New Research: Cannabis Enhances Effects of Chemotherapy
The link between cannabinoids and cancer is one of the most exciting and promising research areas in modern medicine. And yet cannabinoids have been used in medicine for at least a century. But the recent interest in their therapeutic value is related to investigations which suggest that they can slow down or even block cancer growth. Other studies have suggested cannabis can even kill cancer cells. This week, another investigation into cannabinoids and cannabis is making headlines and raising the question again: can cannabis help cure cancer?

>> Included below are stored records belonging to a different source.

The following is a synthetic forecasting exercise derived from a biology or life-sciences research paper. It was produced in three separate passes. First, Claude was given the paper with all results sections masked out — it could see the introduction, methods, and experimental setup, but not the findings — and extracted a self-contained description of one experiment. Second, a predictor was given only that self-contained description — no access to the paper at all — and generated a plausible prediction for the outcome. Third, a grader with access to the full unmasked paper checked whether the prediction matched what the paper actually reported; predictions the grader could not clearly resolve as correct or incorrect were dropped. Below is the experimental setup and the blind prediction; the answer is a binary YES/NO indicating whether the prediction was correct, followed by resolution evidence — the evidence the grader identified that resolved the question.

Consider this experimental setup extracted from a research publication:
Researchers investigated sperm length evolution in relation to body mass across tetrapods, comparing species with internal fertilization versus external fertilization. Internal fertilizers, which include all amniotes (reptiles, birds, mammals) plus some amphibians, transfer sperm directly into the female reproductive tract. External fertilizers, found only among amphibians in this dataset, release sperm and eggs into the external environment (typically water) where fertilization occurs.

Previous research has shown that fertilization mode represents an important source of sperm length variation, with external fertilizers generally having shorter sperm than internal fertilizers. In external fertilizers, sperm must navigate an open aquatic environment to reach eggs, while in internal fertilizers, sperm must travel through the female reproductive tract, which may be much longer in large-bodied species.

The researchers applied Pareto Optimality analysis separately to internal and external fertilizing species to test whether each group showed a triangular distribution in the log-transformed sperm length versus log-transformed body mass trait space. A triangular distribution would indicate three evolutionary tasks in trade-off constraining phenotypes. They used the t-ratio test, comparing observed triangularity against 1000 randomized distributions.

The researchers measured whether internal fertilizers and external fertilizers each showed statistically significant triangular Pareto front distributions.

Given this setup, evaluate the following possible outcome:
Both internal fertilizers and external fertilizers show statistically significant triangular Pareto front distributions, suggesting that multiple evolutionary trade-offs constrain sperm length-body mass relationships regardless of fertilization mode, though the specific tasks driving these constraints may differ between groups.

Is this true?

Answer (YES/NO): NO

The Latest Research On Cannabinoids and Cancer
If you’ve been following the headlines on cannabis and cancer, then you know how often writers present it as a “miracle cure.” But it’s important to make a key distinction. Sometimes the headlines exaggerate or mislead folks about exactly how cannabis can help in the fight against cancer.

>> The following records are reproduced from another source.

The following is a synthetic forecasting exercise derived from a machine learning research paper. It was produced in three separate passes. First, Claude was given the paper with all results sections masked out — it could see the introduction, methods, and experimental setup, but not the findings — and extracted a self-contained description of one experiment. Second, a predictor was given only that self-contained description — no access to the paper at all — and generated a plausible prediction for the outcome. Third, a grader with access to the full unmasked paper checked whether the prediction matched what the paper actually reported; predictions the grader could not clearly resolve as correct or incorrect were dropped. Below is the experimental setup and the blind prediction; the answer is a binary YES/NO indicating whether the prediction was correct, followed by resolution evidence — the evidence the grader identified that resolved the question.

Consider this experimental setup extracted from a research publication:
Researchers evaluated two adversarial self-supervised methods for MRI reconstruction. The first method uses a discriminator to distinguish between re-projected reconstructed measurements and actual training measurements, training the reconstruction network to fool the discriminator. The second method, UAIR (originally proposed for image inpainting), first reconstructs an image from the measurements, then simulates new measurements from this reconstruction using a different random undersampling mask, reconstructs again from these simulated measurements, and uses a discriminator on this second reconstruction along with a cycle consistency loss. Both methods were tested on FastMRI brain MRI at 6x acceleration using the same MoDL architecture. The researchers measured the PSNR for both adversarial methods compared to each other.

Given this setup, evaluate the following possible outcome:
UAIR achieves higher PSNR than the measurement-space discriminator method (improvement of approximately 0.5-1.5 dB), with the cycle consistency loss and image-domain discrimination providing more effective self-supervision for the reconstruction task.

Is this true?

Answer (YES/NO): NO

Currently, the most widespread and accepted use of cannabis as a cancer treatment is as what’s called an “antiemetic.” In other words, as a medicine that’s effective against vomiting and nausea. Cancer patients undergoing chemo and radiation therapy experience intense vomiting and nausea as side effects. These cancer treatments can also be very painful.

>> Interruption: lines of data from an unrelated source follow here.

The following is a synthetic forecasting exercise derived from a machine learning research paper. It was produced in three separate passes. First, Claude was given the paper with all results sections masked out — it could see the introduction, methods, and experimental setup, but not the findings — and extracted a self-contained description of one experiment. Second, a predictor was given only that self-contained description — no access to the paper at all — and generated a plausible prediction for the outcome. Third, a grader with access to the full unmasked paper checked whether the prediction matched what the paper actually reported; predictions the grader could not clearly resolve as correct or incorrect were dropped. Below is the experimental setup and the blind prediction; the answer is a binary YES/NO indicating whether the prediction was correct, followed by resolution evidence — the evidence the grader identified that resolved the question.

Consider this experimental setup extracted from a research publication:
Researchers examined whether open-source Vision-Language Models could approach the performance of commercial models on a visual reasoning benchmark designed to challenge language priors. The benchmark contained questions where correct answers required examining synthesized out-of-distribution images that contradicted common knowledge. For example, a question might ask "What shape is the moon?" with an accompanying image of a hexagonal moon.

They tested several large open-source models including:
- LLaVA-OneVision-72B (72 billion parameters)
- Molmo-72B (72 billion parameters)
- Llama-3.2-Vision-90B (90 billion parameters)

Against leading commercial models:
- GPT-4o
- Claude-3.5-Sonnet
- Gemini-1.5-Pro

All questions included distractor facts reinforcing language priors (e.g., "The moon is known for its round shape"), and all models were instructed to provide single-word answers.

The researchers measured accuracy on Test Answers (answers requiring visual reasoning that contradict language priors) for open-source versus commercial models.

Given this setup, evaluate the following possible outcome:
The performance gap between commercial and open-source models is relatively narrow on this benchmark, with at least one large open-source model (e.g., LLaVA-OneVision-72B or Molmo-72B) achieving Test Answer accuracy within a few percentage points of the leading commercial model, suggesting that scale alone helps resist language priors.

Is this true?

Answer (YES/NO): YES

Cannabis is a proven antiemetic and pain-reliever. So it helps with the side-effects of the battle against cancer. But it may not necessarily fight cancer cells themselves.
Or so we thought. The latest research on marijuana and cancer has discovered something astounding.
As described above, medical cannabis patients often use marijuana after chemotherapy to treat the side-effects. But researchers have discovered that cannabinoids, the active chemicals in cannabis like CBD and THC, actually are killing cancer cells.
According to Science Daily, researchers concluded that chemotherapy and cannabis formed a potent “one-two punch” against luekemia cells. By first taking a dose of chemotherapy, and then a medical dose of cannabinoids, patients saw improved results overall.
The researchers’ findings have important implications in the link between cannabinoids and cancer. If combining cannabis and chemotherapy is better than using chemotherapy alone, cancer patients could potentially take lower doses of chemo. As a result, patients would have less intense side-effects.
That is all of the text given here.